Friday, September 15, 2023

The Tower

There's something ominous about cell towers. 

They stand on hills or in clearings beyond forested acres, huge and unsettling, with their mysterious bracketing and wide panels that blot out the sun, the discs that stand in what almost seems a defiant opposition to the light of the sky. 

They hide in plain sight, disguised under cathedral belfries and standing alongside the church bells that, long before telephone came along to usurp the role of mass communication, would ring out in code when something was wrong.

The day I took the CritiCall, I sat alone in a tiny room with one small window overlooking the county jail, visible through the trees only because of how starkly contrasted its rigid cinderblock construction was against the disorder of the natural world. 

A fish tank bubbled softly from somewhere behind my chair, its sole occupant gazing at me with the indifference of a long-forgotten eldritch god. For a moment I imagined the fish had human teeth, teeth that were grinning at me, or perhaps through me, as it contemplated my inconsequence. I imagined its penetrating awareness of me filling that hour in which I took the exam, a frame of time that might have seemed as long as decades to me but was, for the fish, but a drop in an endless tank. 

The fish itself would live a short life, meaningless when stacked against the century a human may live to see pass if cared for properly. But it would be replaced by another, as this had replaced the one before, and on and on until the end of time. I would later learn that his name was Echo. Fitting, for the creature whose existence was a mere echo of whatever paradigm he exists to facsimile. How many Echos had there been, and how many were still yet to come... come... come...
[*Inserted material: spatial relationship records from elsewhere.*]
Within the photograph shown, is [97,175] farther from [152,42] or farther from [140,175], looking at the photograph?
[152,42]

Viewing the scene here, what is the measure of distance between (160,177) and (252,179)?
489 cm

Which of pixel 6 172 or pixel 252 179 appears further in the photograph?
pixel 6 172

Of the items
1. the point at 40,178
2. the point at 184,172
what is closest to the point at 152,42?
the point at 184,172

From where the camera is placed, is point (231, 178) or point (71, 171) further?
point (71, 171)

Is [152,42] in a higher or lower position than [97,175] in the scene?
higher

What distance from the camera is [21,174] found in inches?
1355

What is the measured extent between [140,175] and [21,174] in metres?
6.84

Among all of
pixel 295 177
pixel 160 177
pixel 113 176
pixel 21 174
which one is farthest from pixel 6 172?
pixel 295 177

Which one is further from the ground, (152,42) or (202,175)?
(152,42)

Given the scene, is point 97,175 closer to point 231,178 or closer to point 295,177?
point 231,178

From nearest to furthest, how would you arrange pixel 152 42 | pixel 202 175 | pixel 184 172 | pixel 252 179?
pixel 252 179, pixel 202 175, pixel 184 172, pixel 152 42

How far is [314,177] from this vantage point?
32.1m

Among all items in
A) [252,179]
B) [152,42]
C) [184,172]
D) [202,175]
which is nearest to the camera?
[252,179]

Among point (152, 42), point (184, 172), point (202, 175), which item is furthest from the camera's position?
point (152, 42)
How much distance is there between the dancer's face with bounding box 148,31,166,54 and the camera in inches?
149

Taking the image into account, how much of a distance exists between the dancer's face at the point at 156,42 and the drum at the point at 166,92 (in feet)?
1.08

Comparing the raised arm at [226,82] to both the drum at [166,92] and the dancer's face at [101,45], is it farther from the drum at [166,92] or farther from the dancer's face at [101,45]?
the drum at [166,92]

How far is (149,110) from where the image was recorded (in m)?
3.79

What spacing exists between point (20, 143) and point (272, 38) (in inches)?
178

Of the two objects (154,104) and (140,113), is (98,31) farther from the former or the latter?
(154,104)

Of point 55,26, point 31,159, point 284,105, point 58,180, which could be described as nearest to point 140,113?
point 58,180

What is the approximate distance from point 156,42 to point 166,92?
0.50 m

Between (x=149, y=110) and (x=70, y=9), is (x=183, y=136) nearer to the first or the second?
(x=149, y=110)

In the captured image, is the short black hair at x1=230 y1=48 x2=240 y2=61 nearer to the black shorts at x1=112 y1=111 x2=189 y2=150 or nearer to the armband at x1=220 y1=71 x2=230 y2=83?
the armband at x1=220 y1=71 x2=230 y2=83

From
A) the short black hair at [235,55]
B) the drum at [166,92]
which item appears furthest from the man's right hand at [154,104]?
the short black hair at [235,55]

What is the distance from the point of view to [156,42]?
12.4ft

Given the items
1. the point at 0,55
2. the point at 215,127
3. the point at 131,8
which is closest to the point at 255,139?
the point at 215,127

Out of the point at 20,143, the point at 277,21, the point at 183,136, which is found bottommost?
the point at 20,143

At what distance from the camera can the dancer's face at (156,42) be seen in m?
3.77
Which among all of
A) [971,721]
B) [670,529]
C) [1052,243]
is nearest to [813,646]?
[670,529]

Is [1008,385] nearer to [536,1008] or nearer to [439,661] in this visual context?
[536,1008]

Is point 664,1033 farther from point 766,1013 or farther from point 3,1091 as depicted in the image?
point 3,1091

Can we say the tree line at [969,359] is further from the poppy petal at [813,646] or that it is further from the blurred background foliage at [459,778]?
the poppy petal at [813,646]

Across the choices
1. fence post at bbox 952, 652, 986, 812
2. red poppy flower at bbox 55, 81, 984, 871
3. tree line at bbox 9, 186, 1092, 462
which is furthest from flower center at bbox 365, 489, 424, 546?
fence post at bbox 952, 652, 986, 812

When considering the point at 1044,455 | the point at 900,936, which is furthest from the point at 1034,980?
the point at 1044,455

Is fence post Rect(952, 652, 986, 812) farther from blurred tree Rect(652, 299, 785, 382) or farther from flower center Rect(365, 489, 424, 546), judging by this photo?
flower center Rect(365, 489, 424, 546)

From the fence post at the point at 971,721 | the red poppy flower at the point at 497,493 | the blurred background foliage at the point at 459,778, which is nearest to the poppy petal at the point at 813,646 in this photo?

Standing adjacent to the jail out my window was a communications tower that seemed to rise from deep within the earth, or perhaps from whatever lies beneath. The tower leaned down to where I could hear its voice, and whispered in magnificent bellows just two words: Brace yourself.

There was an echo to its endless voice, which had not the capacity for gentleness. Echo stirred in his tank, caught up in the resonance that disturbed his shallow water.

Once upon a time, the Tower was a symbol of destruction, a harbinger of change. Upright, it meant disaster, upheaval, unrest. Inversion meant delay of the inevitable, resistance to changes deemed necessary by fate. The Tower was feared not for its intrinsic danger, but of what it foretold. Destruction. Suffering.

The day I went in for my test, I had drawn from the tarot deck the Tower. Something was coming, and at the time of the omen I was not yet sure what it would be. 

But then the call, the invitation to try my hand at the career of my dreams. Maybe this was what it had promised. I was heading into a great unknown, and the reminder of the draw, one that foretold a painful transition drawing nearer on my horizon, echoed in my mind as I stood beneath that cell tower and looked up into the expanse of the future. 

Learning more of how they work, the cell phone towers dotting the expanses became less mysterious. A feat of engineering to stand almost a mile high in stature, and a medal upon the lapel of human ingenuity that they were able to broadcast the signals that keep us connected in spite of miles in between. As I came to appreciate the beauty of our condition, tied together by telephone wires even as we drift further and further apart, I began to see the Tower in a new light, too. 

In burning can be found a catharsis. In the aftermath of an upheaval, be it a political revolution of millions or the change in career of just one, change was a force neutral by default. Change is made beautiful or devastating or both all at once by the perceptions of those who stand at the tower's base, looking up, as I once did in the parking lot of my new job, at the start of something new.